TOKYO: A “very strong” typhoon buffeted Japan’s Pacific coast with fierce winds and heavy rain on Friday (Aug 16), forcing the cancellation of hundreds of flights and trains in the Tokyo area and leaving over 2,000 homes without power.

Located about 170km south of Tokyo, Typhoon Ampil was packing gusts of up to 216kmh as it headed northeast, the Japan Meteorological Agency said.

The eye of the typhoon was not expected to make landfall, instead barrelling northeastward up the Honshu coast and skirting the Tokyo region, home to around 40 million people, before heading back into the Pacific from Saturday.

The JMA rated the weather system as “very strong”, one notch below its highest category of “violent typhoon”, with maximum wind speeds of 195kmh.

The agency warned people to be “on high alert for violent storms, tidal waves, landslides, flooding in low-lying lands, and river floods”.

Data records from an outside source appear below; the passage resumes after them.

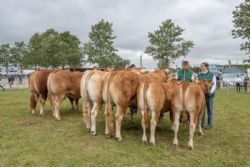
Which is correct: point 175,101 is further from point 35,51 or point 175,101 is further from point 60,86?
point 35,51

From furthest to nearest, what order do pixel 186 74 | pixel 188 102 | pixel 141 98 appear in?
1. pixel 186 74
2. pixel 141 98
3. pixel 188 102

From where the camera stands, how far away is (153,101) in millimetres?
6652

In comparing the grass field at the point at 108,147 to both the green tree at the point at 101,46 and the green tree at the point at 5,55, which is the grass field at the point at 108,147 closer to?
the green tree at the point at 101,46

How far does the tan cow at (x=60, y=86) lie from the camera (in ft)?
31.0

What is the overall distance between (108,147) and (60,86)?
3.62m

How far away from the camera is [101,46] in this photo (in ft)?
127

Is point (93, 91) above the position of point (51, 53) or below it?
below

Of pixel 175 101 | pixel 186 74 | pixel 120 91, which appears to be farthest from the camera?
pixel 186 74

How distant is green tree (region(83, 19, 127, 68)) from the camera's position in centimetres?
3853

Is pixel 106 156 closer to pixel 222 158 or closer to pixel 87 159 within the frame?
pixel 87 159

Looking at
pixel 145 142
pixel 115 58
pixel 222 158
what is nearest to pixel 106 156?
pixel 145 142

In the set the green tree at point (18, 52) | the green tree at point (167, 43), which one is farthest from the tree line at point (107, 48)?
the green tree at point (18, 52)

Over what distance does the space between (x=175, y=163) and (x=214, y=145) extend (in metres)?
1.75

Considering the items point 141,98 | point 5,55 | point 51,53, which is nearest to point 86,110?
point 141,98
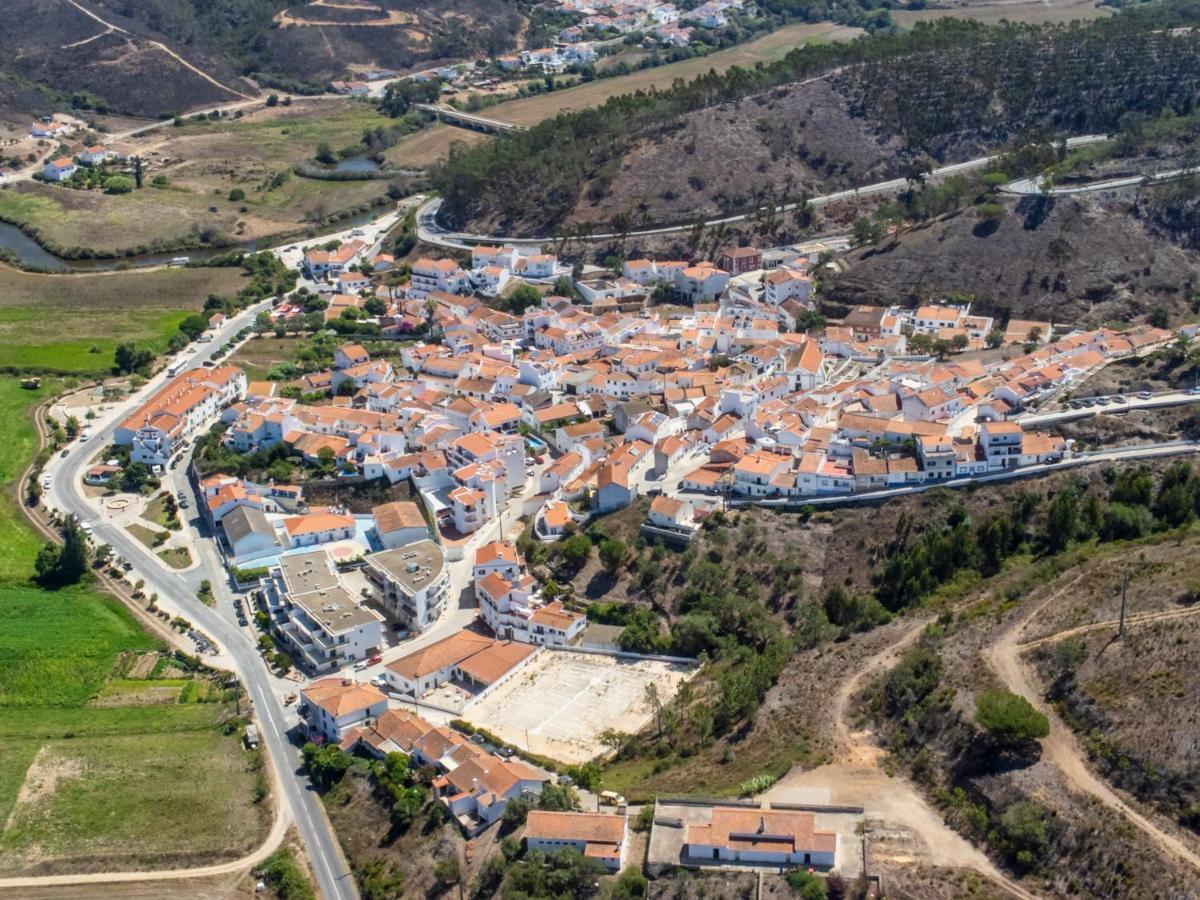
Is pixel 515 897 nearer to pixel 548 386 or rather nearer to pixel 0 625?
pixel 0 625

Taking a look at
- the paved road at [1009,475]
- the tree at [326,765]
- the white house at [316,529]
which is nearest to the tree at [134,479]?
the white house at [316,529]

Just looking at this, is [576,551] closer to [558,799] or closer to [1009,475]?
[558,799]

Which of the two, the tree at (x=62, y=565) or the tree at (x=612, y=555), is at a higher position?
the tree at (x=612, y=555)

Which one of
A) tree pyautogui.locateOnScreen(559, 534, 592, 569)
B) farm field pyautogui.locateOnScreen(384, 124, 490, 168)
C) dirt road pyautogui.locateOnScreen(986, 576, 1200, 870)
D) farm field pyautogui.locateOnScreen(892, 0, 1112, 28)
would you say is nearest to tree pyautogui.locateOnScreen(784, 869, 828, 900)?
dirt road pyautogui.locateOnScreen(986, 576, 1200, 870)

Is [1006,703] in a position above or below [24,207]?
above

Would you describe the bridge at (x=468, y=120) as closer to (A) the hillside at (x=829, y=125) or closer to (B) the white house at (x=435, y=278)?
(A) the hillside at (x=829, y=125)

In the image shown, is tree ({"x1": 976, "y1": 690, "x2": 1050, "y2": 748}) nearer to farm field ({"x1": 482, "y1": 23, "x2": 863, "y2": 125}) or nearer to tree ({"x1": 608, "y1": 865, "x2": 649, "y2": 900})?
tree ({"x1": 608, "y1": 865, "x2": 649, "y2": 900})

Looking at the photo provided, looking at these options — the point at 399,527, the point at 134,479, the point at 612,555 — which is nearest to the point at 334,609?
the point at 399,527

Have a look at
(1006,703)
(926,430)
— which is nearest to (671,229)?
(926,430)
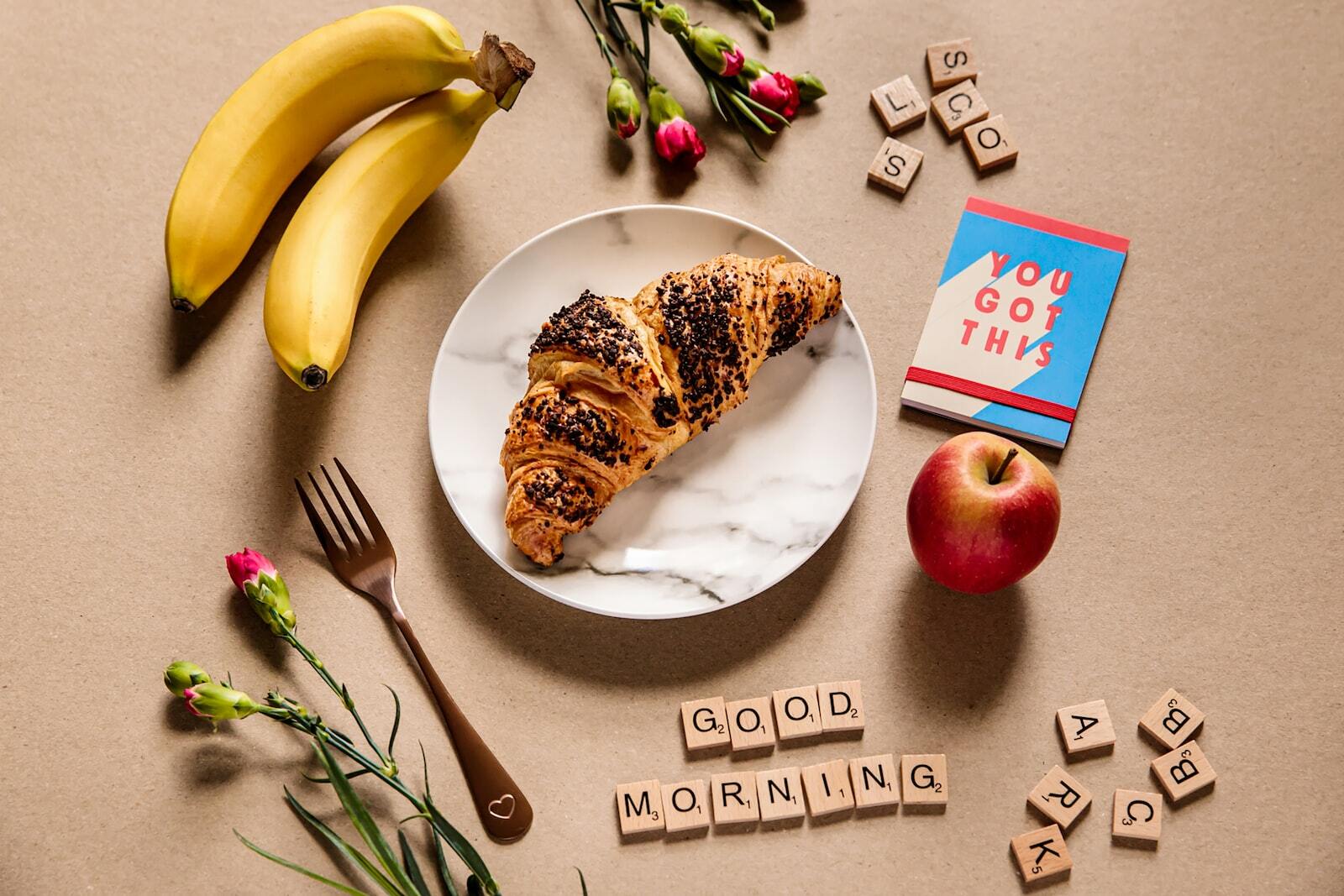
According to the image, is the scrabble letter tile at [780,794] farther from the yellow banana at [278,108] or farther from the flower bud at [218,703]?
the yellow banana at [278,108]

Risk of heavy rains-linked disasters will increase through Friday night in the Kanto area surrounding Tokyo and through Saturday morning in the northern Tohoku region, it said in a statement.

The US military’s Joint Typhoon Warning Center forecast maximum sustained wind speeds of 195kmh by 3am Saturday (1800 GMT Friday) off the coastal Chiba region east of the capital.

More than 18,000 people were advised to evacuate in Chiba prefecture east of Tokyo, the Fire and Disaster Management Agency said in a statement.

Some 2,000 households in Tokyo’s neighbouring prefectures, mainly Chiba, were without power as of Friday afternoon due to the typhoon, according to the utility operator.